WHAT THE EXERCISE ASKS: Repeat word for word everything from the line that contains "List pixel 156" down to the end of the entries, with both ends included.

------ DATASET CONTENT

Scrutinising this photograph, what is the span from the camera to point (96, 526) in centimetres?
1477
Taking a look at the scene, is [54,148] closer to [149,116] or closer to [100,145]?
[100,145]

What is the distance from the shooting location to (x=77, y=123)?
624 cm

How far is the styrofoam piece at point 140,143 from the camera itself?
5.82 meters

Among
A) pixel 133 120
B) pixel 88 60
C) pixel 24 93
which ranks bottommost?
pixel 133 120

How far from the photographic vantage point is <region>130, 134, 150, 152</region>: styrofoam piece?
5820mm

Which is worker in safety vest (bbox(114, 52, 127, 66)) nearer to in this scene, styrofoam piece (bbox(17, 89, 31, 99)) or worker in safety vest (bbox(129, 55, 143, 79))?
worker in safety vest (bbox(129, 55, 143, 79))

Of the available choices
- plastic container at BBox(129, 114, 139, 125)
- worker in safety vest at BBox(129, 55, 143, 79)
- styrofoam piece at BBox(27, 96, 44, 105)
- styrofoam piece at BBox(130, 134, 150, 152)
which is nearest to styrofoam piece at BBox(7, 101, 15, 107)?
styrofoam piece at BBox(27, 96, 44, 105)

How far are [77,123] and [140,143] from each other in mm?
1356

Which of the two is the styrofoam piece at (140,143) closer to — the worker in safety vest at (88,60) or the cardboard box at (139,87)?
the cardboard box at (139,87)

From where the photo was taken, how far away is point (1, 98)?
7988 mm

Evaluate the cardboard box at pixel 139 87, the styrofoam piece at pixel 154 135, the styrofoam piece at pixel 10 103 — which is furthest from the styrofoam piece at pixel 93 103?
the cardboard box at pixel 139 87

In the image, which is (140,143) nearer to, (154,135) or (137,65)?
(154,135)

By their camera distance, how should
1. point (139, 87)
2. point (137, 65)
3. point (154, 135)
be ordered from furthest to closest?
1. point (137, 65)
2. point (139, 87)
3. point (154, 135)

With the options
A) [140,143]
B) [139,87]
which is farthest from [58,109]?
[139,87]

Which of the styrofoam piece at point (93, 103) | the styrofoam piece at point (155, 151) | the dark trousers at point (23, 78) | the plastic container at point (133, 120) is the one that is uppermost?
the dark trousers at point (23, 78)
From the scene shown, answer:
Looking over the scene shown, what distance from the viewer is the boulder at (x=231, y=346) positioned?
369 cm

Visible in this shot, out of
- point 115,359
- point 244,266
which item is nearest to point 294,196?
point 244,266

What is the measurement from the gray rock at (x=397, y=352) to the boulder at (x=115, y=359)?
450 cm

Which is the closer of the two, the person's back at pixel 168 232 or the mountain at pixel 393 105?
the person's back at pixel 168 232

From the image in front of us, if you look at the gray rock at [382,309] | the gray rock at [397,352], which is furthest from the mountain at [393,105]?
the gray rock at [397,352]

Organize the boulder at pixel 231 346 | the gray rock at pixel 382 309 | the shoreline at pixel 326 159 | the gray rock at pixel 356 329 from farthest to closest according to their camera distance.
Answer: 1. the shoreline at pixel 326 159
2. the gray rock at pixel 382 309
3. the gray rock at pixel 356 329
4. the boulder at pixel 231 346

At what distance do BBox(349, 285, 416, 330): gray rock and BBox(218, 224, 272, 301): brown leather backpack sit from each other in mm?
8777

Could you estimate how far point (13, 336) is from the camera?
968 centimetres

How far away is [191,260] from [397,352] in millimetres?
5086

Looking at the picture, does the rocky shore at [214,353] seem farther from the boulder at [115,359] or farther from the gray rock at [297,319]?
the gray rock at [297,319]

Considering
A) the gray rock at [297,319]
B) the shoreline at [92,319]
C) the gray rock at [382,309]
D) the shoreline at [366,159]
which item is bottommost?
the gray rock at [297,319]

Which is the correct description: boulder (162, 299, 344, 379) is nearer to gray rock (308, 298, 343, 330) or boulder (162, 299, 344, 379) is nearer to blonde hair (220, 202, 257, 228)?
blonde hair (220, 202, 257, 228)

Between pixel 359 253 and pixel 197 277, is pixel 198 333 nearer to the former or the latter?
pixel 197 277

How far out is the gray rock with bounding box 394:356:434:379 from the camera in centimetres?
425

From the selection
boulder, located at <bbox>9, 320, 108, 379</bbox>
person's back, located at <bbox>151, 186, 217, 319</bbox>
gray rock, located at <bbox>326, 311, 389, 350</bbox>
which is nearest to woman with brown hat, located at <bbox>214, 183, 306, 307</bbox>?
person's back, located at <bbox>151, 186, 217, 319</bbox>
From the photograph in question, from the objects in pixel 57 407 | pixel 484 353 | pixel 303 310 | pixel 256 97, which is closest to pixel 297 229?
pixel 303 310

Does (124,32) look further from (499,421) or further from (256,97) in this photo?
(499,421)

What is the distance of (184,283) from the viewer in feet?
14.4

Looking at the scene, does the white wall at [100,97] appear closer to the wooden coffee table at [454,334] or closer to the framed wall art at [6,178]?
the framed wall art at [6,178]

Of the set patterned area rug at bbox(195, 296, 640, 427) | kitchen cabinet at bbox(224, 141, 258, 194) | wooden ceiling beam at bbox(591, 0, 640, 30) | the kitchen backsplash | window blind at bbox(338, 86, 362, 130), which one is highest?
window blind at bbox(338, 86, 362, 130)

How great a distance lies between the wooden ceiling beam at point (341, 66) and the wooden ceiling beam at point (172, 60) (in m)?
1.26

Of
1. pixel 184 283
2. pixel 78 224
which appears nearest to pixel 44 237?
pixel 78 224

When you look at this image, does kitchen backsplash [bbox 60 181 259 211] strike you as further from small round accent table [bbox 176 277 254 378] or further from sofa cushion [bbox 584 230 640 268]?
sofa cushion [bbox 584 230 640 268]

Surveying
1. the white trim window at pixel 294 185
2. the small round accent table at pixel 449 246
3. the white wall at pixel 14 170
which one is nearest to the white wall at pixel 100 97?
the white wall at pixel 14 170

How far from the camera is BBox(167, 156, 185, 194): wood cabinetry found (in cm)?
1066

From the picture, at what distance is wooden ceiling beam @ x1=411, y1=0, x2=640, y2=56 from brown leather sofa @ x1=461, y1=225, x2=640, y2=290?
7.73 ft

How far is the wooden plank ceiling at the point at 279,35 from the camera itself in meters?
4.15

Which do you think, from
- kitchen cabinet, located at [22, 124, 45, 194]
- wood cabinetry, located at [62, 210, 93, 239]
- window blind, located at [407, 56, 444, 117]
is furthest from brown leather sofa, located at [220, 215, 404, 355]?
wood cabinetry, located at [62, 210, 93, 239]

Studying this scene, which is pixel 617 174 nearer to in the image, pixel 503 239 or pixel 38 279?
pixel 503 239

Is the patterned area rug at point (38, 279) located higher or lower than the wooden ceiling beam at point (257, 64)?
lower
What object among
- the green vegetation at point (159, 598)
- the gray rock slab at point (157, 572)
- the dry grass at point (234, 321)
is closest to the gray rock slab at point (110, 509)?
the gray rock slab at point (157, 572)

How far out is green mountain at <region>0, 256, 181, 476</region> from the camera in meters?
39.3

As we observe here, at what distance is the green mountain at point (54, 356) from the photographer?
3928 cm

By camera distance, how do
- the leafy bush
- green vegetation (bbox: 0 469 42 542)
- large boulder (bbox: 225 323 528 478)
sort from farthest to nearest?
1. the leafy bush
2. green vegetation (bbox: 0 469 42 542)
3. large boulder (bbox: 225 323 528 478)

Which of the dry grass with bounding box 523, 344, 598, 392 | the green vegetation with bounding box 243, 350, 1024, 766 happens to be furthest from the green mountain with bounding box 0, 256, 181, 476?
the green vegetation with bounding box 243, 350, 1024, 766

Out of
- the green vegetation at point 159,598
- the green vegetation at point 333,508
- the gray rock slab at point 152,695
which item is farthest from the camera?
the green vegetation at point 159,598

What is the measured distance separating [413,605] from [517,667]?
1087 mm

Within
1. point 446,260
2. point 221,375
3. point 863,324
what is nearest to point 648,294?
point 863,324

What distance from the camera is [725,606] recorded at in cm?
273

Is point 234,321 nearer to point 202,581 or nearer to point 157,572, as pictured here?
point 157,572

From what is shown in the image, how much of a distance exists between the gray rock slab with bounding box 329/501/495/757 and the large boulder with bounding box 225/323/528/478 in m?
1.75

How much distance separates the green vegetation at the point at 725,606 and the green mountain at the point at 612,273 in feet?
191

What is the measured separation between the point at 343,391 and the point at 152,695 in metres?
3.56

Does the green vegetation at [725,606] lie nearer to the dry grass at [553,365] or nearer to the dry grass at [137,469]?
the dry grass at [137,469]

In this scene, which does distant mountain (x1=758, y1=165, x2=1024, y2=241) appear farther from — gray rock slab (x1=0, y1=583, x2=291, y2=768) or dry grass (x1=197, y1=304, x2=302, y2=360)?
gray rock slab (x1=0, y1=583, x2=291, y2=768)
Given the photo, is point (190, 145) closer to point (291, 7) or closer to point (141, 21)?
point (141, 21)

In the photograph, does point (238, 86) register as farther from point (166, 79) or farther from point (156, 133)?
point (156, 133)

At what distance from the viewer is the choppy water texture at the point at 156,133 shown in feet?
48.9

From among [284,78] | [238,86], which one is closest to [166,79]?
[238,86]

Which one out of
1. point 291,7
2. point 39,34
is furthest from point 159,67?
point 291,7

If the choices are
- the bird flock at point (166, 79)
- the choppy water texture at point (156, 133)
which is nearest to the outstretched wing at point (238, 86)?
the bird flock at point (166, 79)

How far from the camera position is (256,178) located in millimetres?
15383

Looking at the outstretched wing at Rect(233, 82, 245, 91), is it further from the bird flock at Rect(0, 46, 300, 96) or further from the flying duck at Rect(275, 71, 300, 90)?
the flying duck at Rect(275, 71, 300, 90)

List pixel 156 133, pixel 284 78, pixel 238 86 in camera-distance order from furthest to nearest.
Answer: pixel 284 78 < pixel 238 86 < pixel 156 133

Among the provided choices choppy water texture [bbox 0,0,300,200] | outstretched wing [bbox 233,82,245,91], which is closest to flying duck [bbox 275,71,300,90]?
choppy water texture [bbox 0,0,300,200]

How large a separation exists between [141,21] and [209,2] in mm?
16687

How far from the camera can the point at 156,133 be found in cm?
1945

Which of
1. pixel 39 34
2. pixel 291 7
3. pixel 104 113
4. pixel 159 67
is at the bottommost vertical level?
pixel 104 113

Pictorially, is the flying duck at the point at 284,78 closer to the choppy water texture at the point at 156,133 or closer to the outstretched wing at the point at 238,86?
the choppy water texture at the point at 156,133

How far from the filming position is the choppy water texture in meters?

------------

FINISHED TASK:
List pixel 156 133, pixel 284 78, pixel 238 86 in camera-distance order from furthest to nearest.
Answer: pixel 284 78 < pixel 238 86 < pixel 156 133

Among the provided choices choppy water texture [bbox 0,0,300,200] | outstretched wing [bbox 233,82,245,91], which is closest to flying duck [bbox 275,71,300,90]?
choppy water texture [bbox 0,0,300,200]

How large a separation exists between [141,21] and [209,2] in mm?
16687

How far from the camera can the point at 156,133 be found in cm?
1945

Which of
1. pixel 39 34
2. pixel 291 7
3. pixel 104 113
4. pixel 159 67
is at the bottommost vertical level?
pixel 104 113

Pictorially, is the flying duck at the point at 284,78 closer to the choppy water texture at the point at 156,133 or closer to the outstretched wing at the point at 238,86?
the choppy water texture at the point at 156,133

How far from the filming position is the choppy water texture in meters?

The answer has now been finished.